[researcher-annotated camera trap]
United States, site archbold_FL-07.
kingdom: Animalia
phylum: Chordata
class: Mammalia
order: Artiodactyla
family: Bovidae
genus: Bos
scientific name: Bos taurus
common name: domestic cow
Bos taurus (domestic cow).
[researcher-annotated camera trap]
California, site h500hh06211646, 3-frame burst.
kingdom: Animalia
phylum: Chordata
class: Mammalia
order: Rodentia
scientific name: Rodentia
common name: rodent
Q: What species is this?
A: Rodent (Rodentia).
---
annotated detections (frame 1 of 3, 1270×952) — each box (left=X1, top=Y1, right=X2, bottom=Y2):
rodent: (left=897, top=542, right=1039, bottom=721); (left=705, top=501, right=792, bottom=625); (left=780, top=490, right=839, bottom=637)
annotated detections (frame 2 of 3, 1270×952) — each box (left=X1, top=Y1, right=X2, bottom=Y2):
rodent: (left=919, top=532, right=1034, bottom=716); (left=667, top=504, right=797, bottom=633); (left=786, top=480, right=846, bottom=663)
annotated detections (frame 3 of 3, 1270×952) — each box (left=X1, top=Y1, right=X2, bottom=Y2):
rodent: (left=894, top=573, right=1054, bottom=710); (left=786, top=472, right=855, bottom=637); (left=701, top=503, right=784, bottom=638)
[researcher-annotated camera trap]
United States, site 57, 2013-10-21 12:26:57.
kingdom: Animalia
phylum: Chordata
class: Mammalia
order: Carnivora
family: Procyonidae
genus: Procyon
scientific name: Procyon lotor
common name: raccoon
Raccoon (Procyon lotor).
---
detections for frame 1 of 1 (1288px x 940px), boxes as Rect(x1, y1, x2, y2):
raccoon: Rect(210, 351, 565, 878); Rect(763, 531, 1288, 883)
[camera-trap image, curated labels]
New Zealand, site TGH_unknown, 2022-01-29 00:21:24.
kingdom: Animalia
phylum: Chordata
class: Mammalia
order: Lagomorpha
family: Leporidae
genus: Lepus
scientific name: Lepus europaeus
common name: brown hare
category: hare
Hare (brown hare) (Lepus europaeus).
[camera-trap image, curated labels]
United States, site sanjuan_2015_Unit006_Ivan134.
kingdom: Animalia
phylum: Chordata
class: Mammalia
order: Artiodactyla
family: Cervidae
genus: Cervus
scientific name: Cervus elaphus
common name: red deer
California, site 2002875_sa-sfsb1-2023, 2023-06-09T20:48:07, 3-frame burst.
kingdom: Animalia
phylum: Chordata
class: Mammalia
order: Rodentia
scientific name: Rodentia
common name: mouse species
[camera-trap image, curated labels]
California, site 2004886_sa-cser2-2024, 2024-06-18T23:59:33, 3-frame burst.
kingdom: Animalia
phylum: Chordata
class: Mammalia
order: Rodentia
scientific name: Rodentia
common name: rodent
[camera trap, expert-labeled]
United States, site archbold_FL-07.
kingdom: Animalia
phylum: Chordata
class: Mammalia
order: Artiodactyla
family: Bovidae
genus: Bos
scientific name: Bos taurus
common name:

________________________________________

*Assignment*. Repeat the whole listing verbatim.

*Exercise result*.
[researcher-annotated camera trap]
United States, site archbold_FL-07.
kingdom: Animalia
phylum: Chordata
class: Mammalia
order: Artiodactyla
family: Bovidae
genus: Bos
scientific name: Bos taurus
common name: domestic cow
Bos taurus (domestic cow).
[researcher-annotated camera trap]
California, site h500hh06211646, 3-frame burst.
kingdom: Animalia
phylum: Chordata
class: Mammalia
order: Rodentia
scientific name: Rodentia
common name: rodent
Q: What species is this?
A: Rodent (Rodentia).
---
annotated detections (frame 1 of 3, 1270×952) — each box (left=X1, top=Y1, right=X2, bottom=Y2):
rodent: (left=897, top=542, right=1039, bottom=721); (left=705, top=501, right=792, bottom=625); (left=780, top=490, right=839, bottom=637)
annotated detections (frame 2 of 3, 1270×952) — each box (left=X1, top=Y1, right=X2, bottom=Y2):
rodent: (left=919, top=532, right=1034, bottom=716); (left=667, top=504, right=797, bottom=633); (left=786, top=480, right=846, bottom=663)
annotated detections (frame 3 of 3, 1270×952) — each box (left=X1, top=Y1, right=X2, bottom=Y2):
rodent: (left=894, top=573, right=1054, bottom=710); (left=786, top=472, right=855, bottom=637); (left=701, top=503, right=784, bottom=638)
[researcher-annotated camera trap]
United States, site 57, 2013-10-21 12:26:57.
kingdom: Animalia
phylum: Chordata
class: Mammalia
order: Carnivora
family: Procyonidae
genus: Procyon
scientific name: Procyon lotor
common name: raccoon
Raccoon (Procyon lotor).
---
detections for frame 1 of 1 (1288px x 940px), boxes as Rect(x1, y1, x2, y2):
raccoon: Rect(210, 351, 565, 878); Rect(763, 531, 1288, 883)
[camera-trap image, curated labels]
New Zealand, site TGH_unknown, 2022-01-29 00:21:24.
kingdom: Animalia
phylum: Chordata
class: Mammalia
order: Lagomorpha
family: Leporidae
genus: Lepus
scientific name: Lepus europaeus
common name: brown hare
category: hare
Hare (brown hare) (Lepus europaeus).
[camera-trap image, curated labels]
United States, site sanjuan_2015_Unit006_Ivan134.
kingdom: Animalia
phylum: Chordata
class: Mammalia
order: Artiodactyla
family: Cervidae
genus: Cervus
scientific name: Cervus elaphus
common name: red deer
California, site 2002875_sa-sfsb1-2023, 2023-06-09T20:48:07, 3-frame burst.
kingdom: Animalia
phylum: Chordata
class: Mammalia
order: Rodentia
scientific name: Rodentia
common name: mouse species
[camera-trap image, curated labels]
California, site 2004886_sa-cser2-2024, 2024-06-18T23:59:33, 3-frame burst.
kingdom: Animalia
phylum: Chordata
class: Mammalia
order: Rodentia
scientific name: Rodentia
common name: rodent
[camera trap, expert-labeled]
United States, site archbold_FL-07.
kingdom: Animalia
phylum: Chordata
class: Mammalia
order: Artiodactyla
family: Bovidae
genus: Bos
scientific name: Bos taurus
common name:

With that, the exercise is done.